Wingate leaned in. “The manufacturer’s name. Verity Forms, it says. And a serial number.”

“Well, it’s something.”

“I’ll look them up after I’m done making pictures,” said Wingate.

“You going to ask them if they’re missing a mannequin?” Tate asked. “This is just someone’s idea of a prank. It’s a waste of time, and what’s more, it almost cost my partner his life.”

“The boat drifted,” said Calberson. “Calm down already.”

“This is bullshit,” said Tate, and he went out of the cell, slamming the door.

“It’s stressful,” said Calberson. “Diving. Do you need us anymore?”

“No,” said Hazel. “Thanks for everything.” When the door was shut behind them, she said, “Now we’re down to one dummy.”

“I hope you’re not talking about me,” said Wingate.

Hazel raised a sarcastic eyebrow at him.

“You didn’t think they needed to know about the story in the newspaper?”

“They’re scuba-heads, James. They don’t do well on land. What I want to do is talk to the couple on Barlow’s boat and see what they were really up to.”

“What about this Colin Eldwin?”

“Who?”

“The writer standing in the parking lot?”

“Right. Him,” said Hazel. “Fine. Get all of them in. If it’s a publicity stunt, it cost the county at least three grand; get each of them for dumping, maybe we’ll get half of it back.” She levered herself up to standing with difficulty. “But if you can get anyone in today, you’re going to have to do the interviews yourself. I’m in no shape to do anything but drink a Scotch and go to bed.”

“I’ll start on the manufacturer.”

“Your first dead end. Good luck.”

Wingate had PC Forbes take her home and then, after his lunch, he tried to raise all three people Hazel wanted him to call, with no luck. Bellocque’s number seemed disconnected, Paritas’s went to voicemail, and when he called the Eldwin number, his wife answered and told him her husband was in Toronto for the long weekend. It was a bad weekend to try to raise anyone, and with the weather the way it was (bright and warm) the likelihood of someone actually being near their phone was pretty low. Just in case any of them were known quantities, he ran the names through the Canadian Police Information Centre database, but CPIC came up empty on all three of them.

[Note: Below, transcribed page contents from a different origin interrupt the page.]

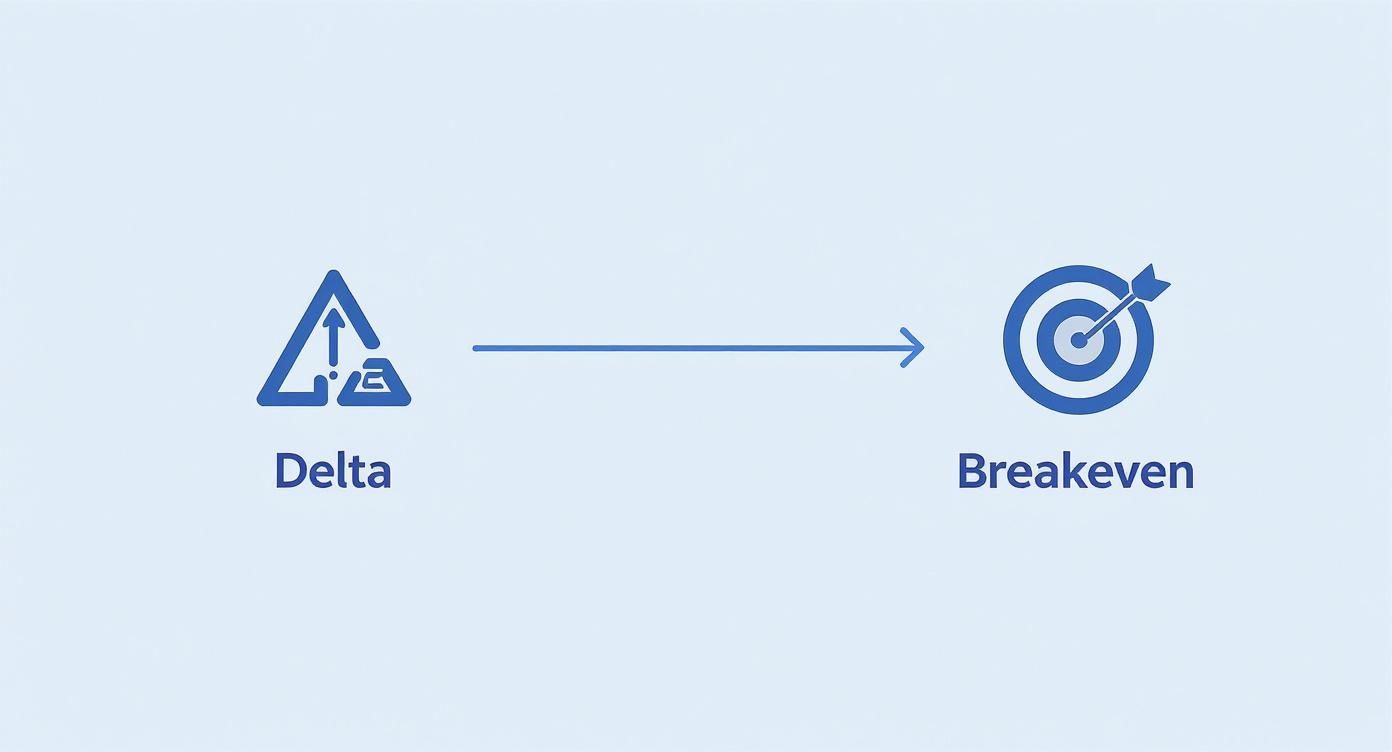 Delta

Breakeven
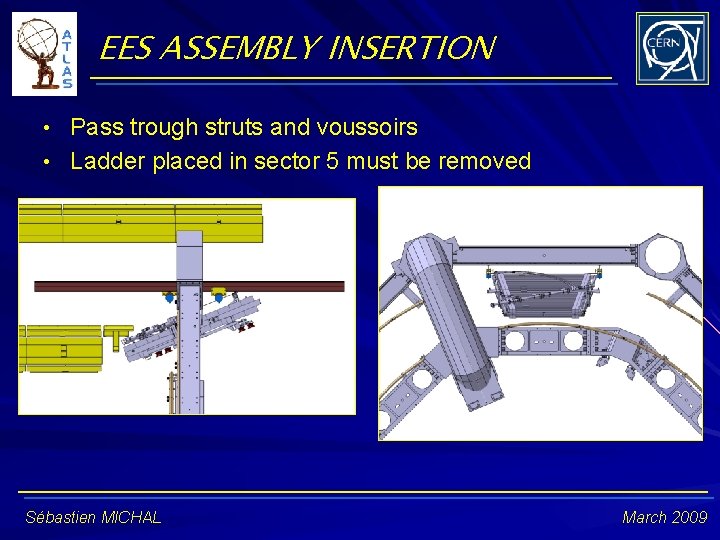 ATLAS

EES ASSEMBLY INSERTION

CERN

• Pass trough struts and voussoirs
• Ladder placed in sector 5 must be removed

Sébastien MICHAL

March 2009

After striking out on the phone, he spent some more time alone in the cell with the plastic corpse. Its silent, ruined form was eerie; it made his stomach flip to look at it. With the head and extremities missing, it had no identifying characteristics but the tiny letters on its lower back. He wrote the name and serial number down and went out to his desk.

He wasn’t sure what the manufacturer would be able to tell him about a drowned mannequin, but maybe with some luck he’d be able to find out where a person might buy a Verity product. Was it local enough to suggest someone near Caplin had done this on purpose? Or was this just a dumb boondoggle: a discarded mannequin tangled in fishing net?

He looked up Verity Forms on the web but found nothing. He tried “Verity Mannequins,” and came up empty again. A wholesale mannequin site had an ordering number in Fresno, so he called it and the lady on the other end told him, as far as she knew, there was no “Verity Forms” manufacturing mannequins. She gave him the name of a Canadian wholesaler who told him the same thing. Wingate put down the phone and squinted at his handwritten notes. Maybe he’d transcribed the name incorrectly? Maybe it had said Vanity forms?

He went back into the holding pen and looked closely at the name. He’d not made a mistake. Maybe the serial number was actually a phone number… but it looked strange for a phone number: 419-20-028-04. He checked online and found that the 419 area code was for the northwest part of Ohio. Toledo, specifically. He dialled 419-200-2804, and a woman answered, saying “Yeah?”